Our friends had all made a good breakfast of the delicious popcorn and now they walked toward the house again. Button-Bright walked beside Trot and held her hand in his, because they were old friends and he liked the little girl very much. The boy was not so old as Trot, and small as she was he was half a head shorter in height. The most remarkable thing about Button-Bright was that he was always quiet and composed, whatever happened, and nothing was ever able to astonish him. Trot liked him because he was not rude and never tried to plague her. Cap'n Bill liked him because he had found the boy cheerful and brave at all times, and willing to do anything he was asked to do.

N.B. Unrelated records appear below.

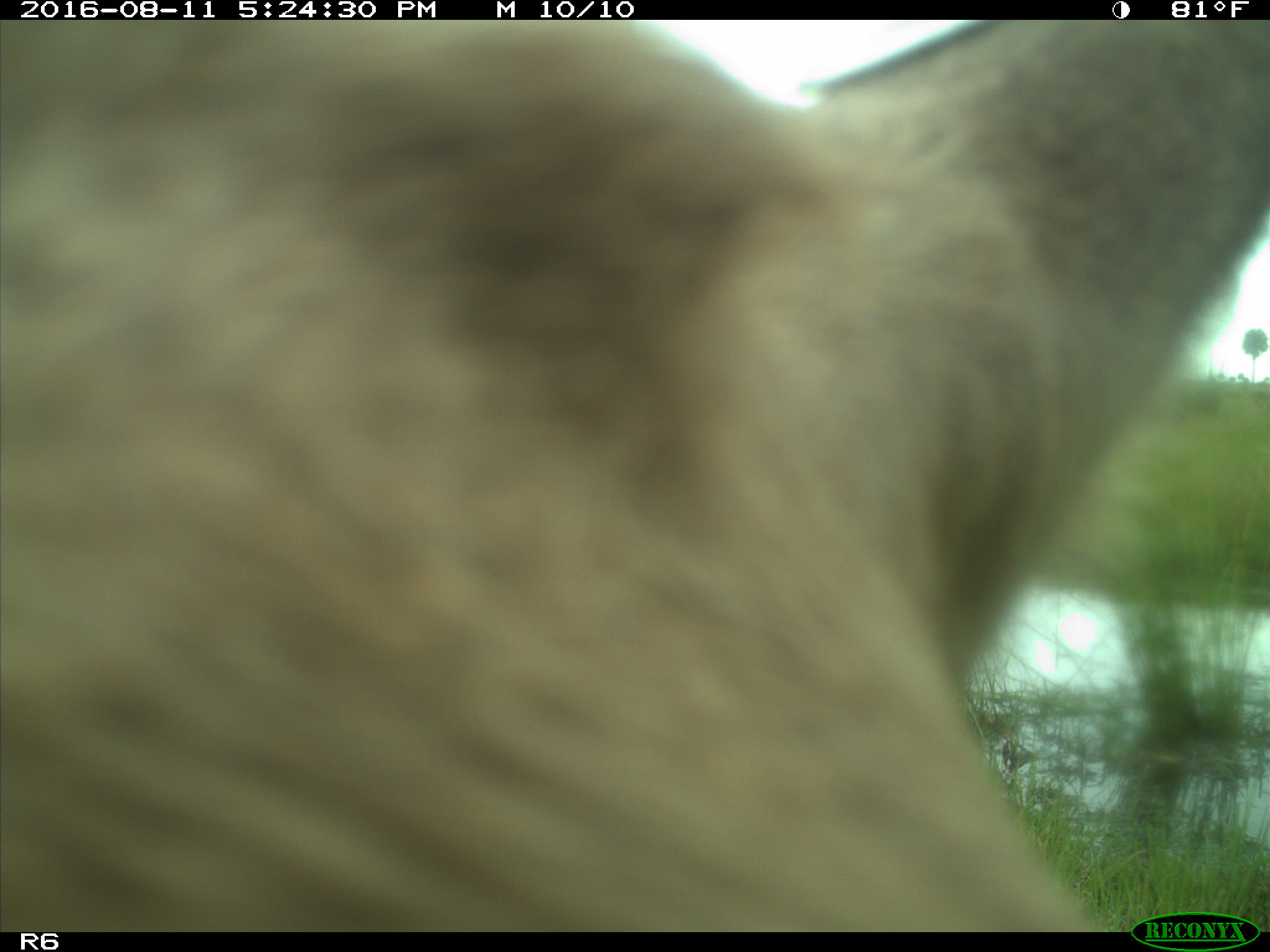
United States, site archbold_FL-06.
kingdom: Animalia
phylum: Chordata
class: Mammalia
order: Artiodactyla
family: Bovidae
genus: Bos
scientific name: Bos taurus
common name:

When they came to the house Trot sniffed the air and asked "Don't I smell perfume?"

"I think you do," said the Bumpy Man. "You smell violets, and that proves there is a breeze springing up from the south. All our winds and breezes are perfumed and for that reason we are glad to have them blow in our direction. The south breeze always has a violet odor; the north breeze has the fragrance of wild roses; the east breeze is perfumed with lilies-of-the-valley and the west wind with lilac blossoms. So we need no weathervane to tell us which way the wind is blowing. We have only to smell the perfume and it informs us at once."

Inside the house they found the Ork, and Button-Bright regarded the strange, birdlike creature with curious interest. After examining it closely for a time he asked:

"Which way does your tail whirl?"

"Either way," said the Ork.

Button-Bright put out his hand and tried to spin it.

"Don't do that!" exclaimed the Ork.

"Why not?" inquired the boy.

"Because it happens to be my tail, and I reserve the right to whirl it myself," explained the Ork.

"Let's go out and fly somewhere," proposed Button-Bright. "I want to see how the tail works."

"Not now," said the Ork. "I appreciate your interest in me, which I fully deserve; but I only fly when I am going somewhere, and if I got started I might not stop."

"That reminds me," remarked Cap'n Bill, "to ask you, friend Ork, how we are going to get away from here?"

"Get away!" exclaimed the Bumpy Man. "Why don't you stay here? You won't find any nicer place than Mo."

"Have you been anywhere else, sir?"

"No; I can't say that I have," admitted the Mountain Ear.

"Then permit me to say you're no judge," declared Cap'n Bill. "But you haven't answered my question, friend Ork. How are we to get away from this mountain?"

The Ork reflected a while before he answered.

"I might carry one of you—the boy or the girl—upon my back," said he, "but three big people are more than I can manage, although I have carried two of you for a short distance. You ought not to have eaten those purple berries so soon."

"P'r'aps we did make a mistake," Cap'n Bill acknowledged.

"Or we might have brought some of those lavender berries with us, instead of so many purple ones," suggested Trot regretfully.

Cap'n Bill made no reply to this statement, which showed he did not fully agree with the little girl; but he fell into deep thought, with wrinkled brows, and finally he said:

"If those purple berries would make anything grow bigger, whether it'd eaten the lavender ones or not, I could find a way out of our troubles."

They did not understand this speech and looked at the old sailor as if expecting him to explain what he meant. But just then a chorus of shrill cries rose from outside.